**Given entries:**
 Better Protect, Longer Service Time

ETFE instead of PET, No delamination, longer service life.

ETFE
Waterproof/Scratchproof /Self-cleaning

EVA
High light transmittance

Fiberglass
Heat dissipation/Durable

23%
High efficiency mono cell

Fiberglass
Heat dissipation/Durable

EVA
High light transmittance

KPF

**Assignment:** Repeat the records above in full, word for word.

**Response to the task:**
 Better Protect, Longer Service Time

ETFE instead of PET, No delamination, longer service life.

ETFE
Waterproof/Scratchproof /Self-cleaning

EVA
High light transmittance

Fiberglass
Heat dissipation/Durable

23%
High efficiency mono cell

Fiberglass
Heat dissipation/Durable

EVA
High light transmittance

KPF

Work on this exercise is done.